FIG 2Viral load is calculated from the number of sequencing reads. (A) The data and linear regression model estimates for the viral load standards. The narrow shaded area is the 95% confidence interval for the regression curve, and the dashed lines are 95% prediction intervals for measurements. The mean squared error of prediction was 0.324 log10 copies/ml. (B) Distribution of independently measured clinical viral loads in a subset of 146 samples used to assess model performance. (C) Relationship between the clinical viral load and the sequence-derived viral load from the model shown in panel A for these 146 samples. (D) Frequency of sequence-derived viral load estimates for all 1,620 samples.
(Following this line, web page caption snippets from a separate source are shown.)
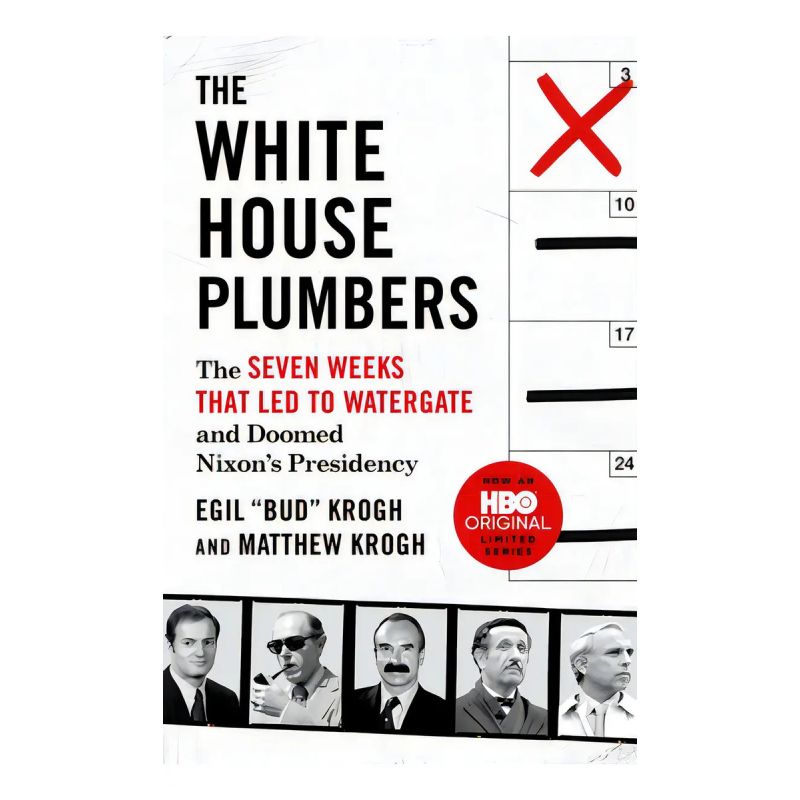 WHITEHOUSE PLUMBERS, THE - THE SEVEN WEEKS THAT LED TO WATERGATE (Nuevo)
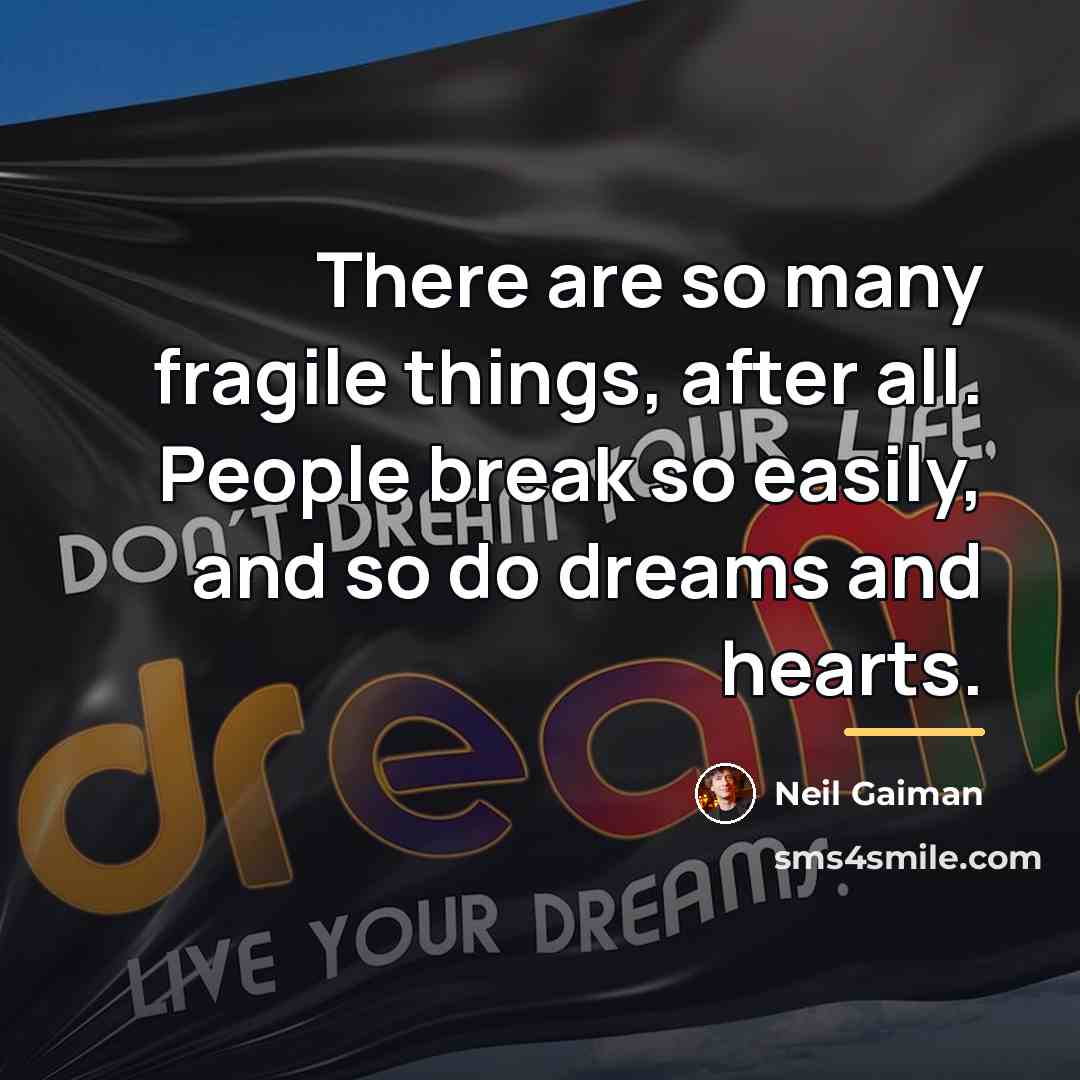 “There are so many fragile things, after all. People break…” quote by Neil Gaiman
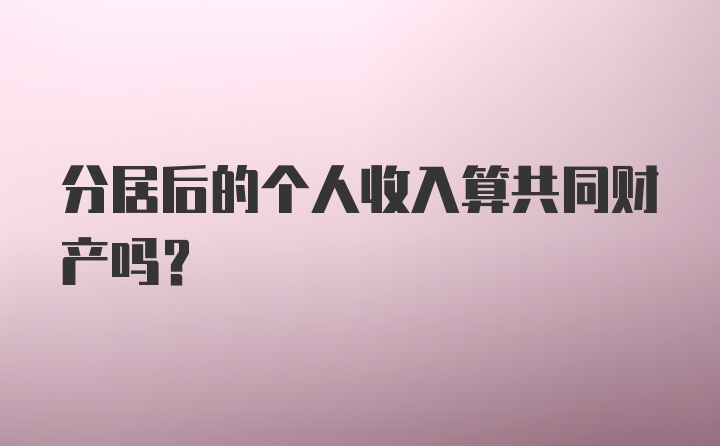 分居后的个人收入算共同财产吗？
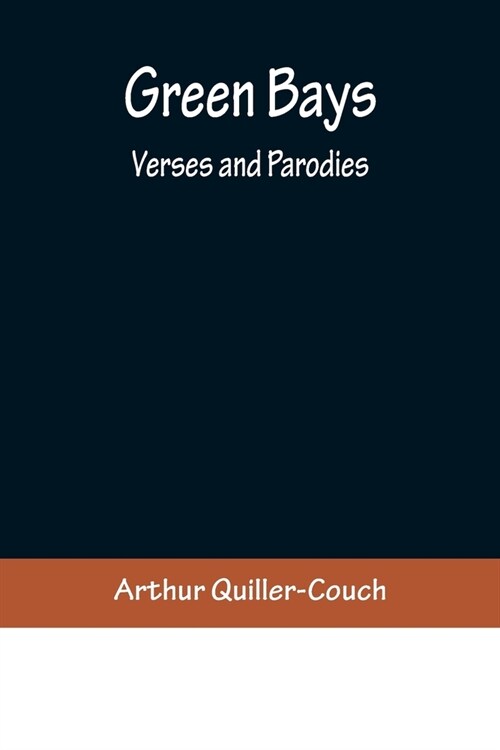 Green Bays. Verses and Parodies (Paperback)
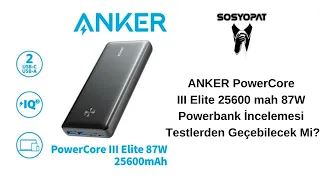 ANKER PowerCore III Elite 25600 mah 87W Powerbank İncelemesi Testlerden Geçebilecek Mi?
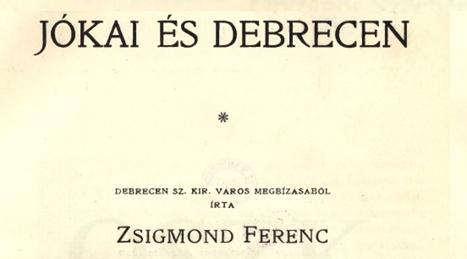 Díszkiadásban jelent meg a Jókai és Debrecen című könyv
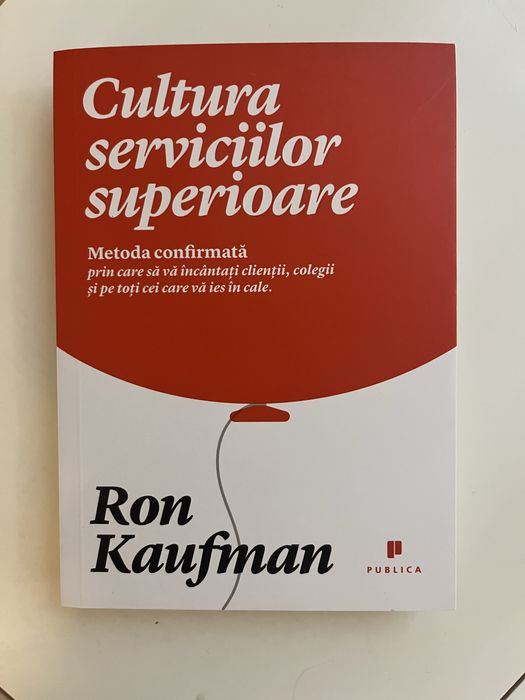 Carte Cultura serviciilor superioare Ron Kaufman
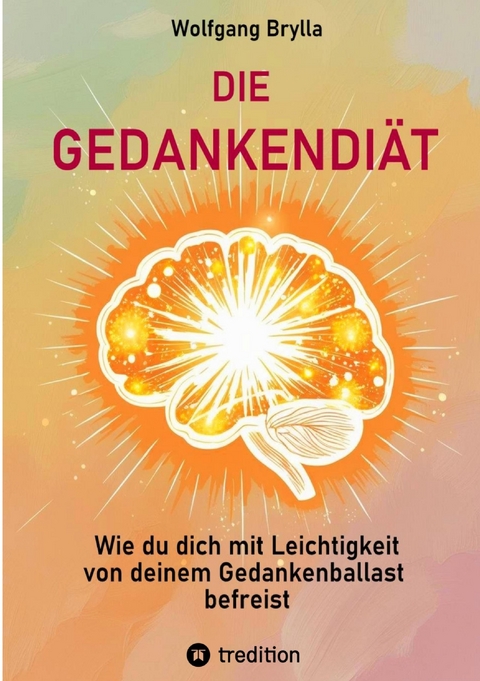 DIE GEDANKENDI&Auml;T - Wolfgang Brylla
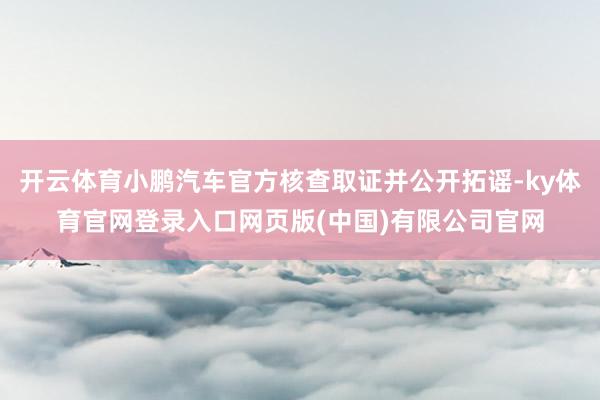 开云体育小鹏汽车官方核查取证并公开拓谣-ky体育官网登录入口网页版(中国)有限公司官网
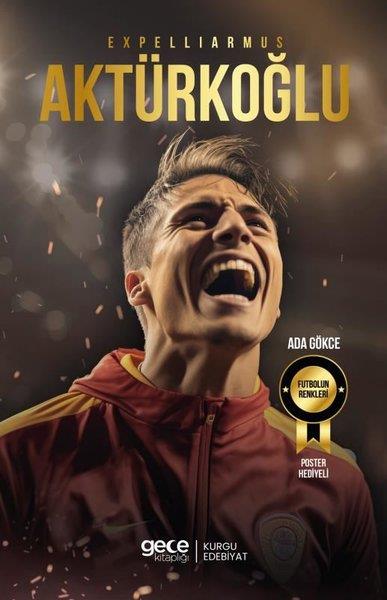 Ada GökceSporcularExpelliarmus Kerem Aktürkoğlu - Futbolun Renkleri - Poster Hediyeli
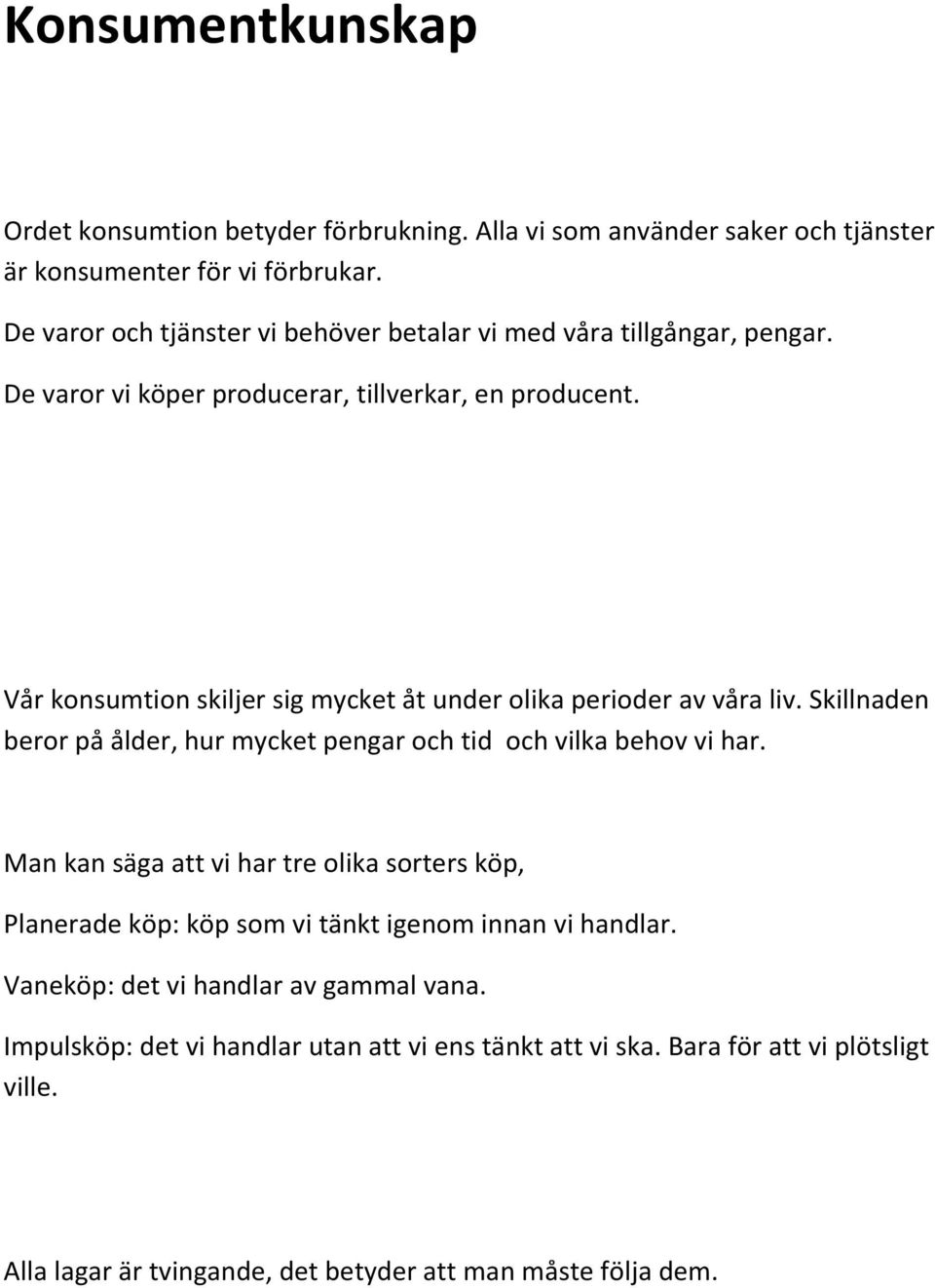 Vår konsumtion skiljer sig mycket åt under olika perioder av våra liv. Skillnaden beror på ålder, hur mycket pengar och tid och vilka behov vi har.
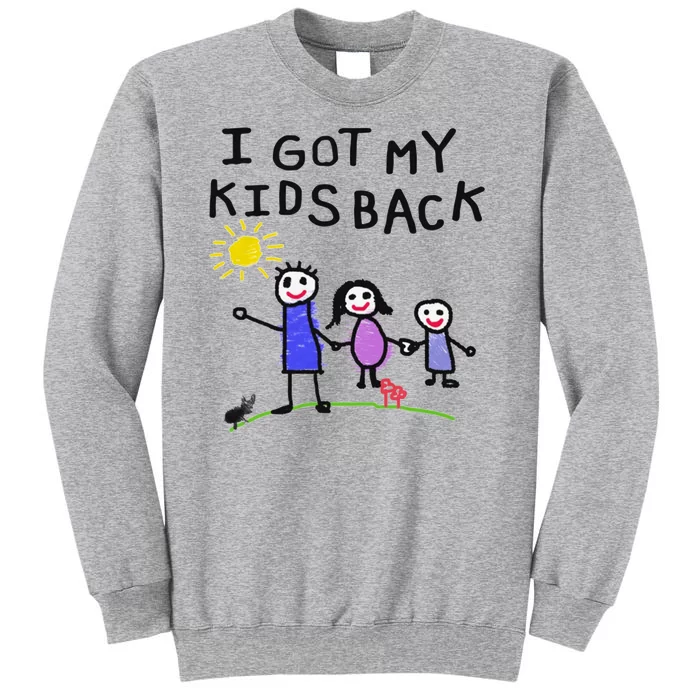 I Got My Kids Back That Go Hard Tall Sweatshirt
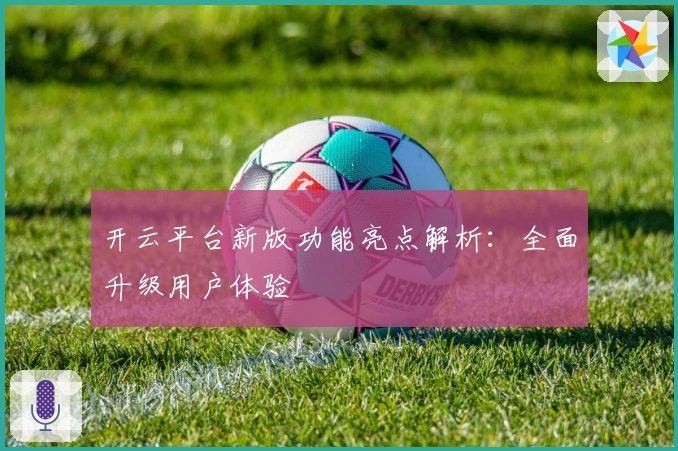 开云平台新版功能亮点解析：全面升级用户体验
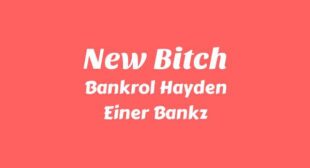 New Bitch Lyrics – Bankrol Hayden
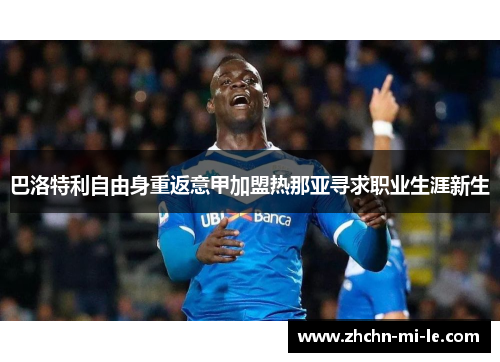 巴洛特利自由身重返意甲加盟热那亚寻求职业生涯新生 巴洛特利自由身重返意甲加盟热那亚寻求职业生涯新生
FIG 3veSEQ-HIV is both sensitive and specific. Figure shows the length of recovered HIV genome for all sequenced samples. We consider a position in the genome to be accurately determined when the read depth is at least five. The category “Other” consists of potential intersubtype recombinants. Quantitative standards (HXB2, subtype B) are included in all sequencing runs, but are not displayed in this analysis.
Numbers of samples processed using the sequencing pipeline and near-full genomes obtained (>8,000 bp), stratified by sequence-derived HIV-1 viral load (VL)
| VL range (sequence derived) | Samples sequenced | Near-full-length genome |
|---|---|---|
| <102 | 126 | 0 |
| 102–103 | 68 | 0 |
| 103–104 | 220 | 93 |
| >104 | 1,204 | 1,204 |
FIG 4Sequencing success is influenced by viral load. (A) The length of the HIV genomes reconstructed by shiver software, from paired-end Illumina reads, stratified by log viral load, showed reproducible whole-genome coverage for samples with sequence inferred viral loads of >4 log10 copies/ml and near-complete coverage for the majority of samples with VL between 3 and 4 log10 copies/ml. (B) The viral loads at which genome coverage exceed 8 kb with minimum depth thresholds of 1 read, 5 reads, and 15 reads (after removal of PCR duplicates) are shown by the intercepts of curves fitted using a sigmoid function. (C) The median (thick lines) and 95th percentile range (ribbons) of read-depth observed across the genome are shown for all samples, grouped by sequence-derived viral load.
FIG 5Within-host phylogenetic trees of Illumina reads spanning drug resistance sites in pol. Phyloscanner software performs ancestral state reconstructions of phylogenetic trees generated from Illumina reads in “windows” across the genome in order to identify pairs consisting of transmitters (T) and recipients (R). Phylogenetic trees of reads spanning drug resistance mutations sites in pol are shown for two inferred transmission pairs (A and B). Tree tips (circles) are colored by the combinations of drug resistance mutations observed for each unique taxon and scaled to total read counts within each taxa (after removal of PCR duplicates). Heatmaps report the predicted drug susceptibilities for each read using the Stanford HIVdb classification. Sequence-derived viral loads (log 10 RNA copies/ml) and the complete list of resistance mutations with associated frequencies, observed across entire genomes, are shown for each individual. Mutations observed at frequencies below 5% are shown in parentheses.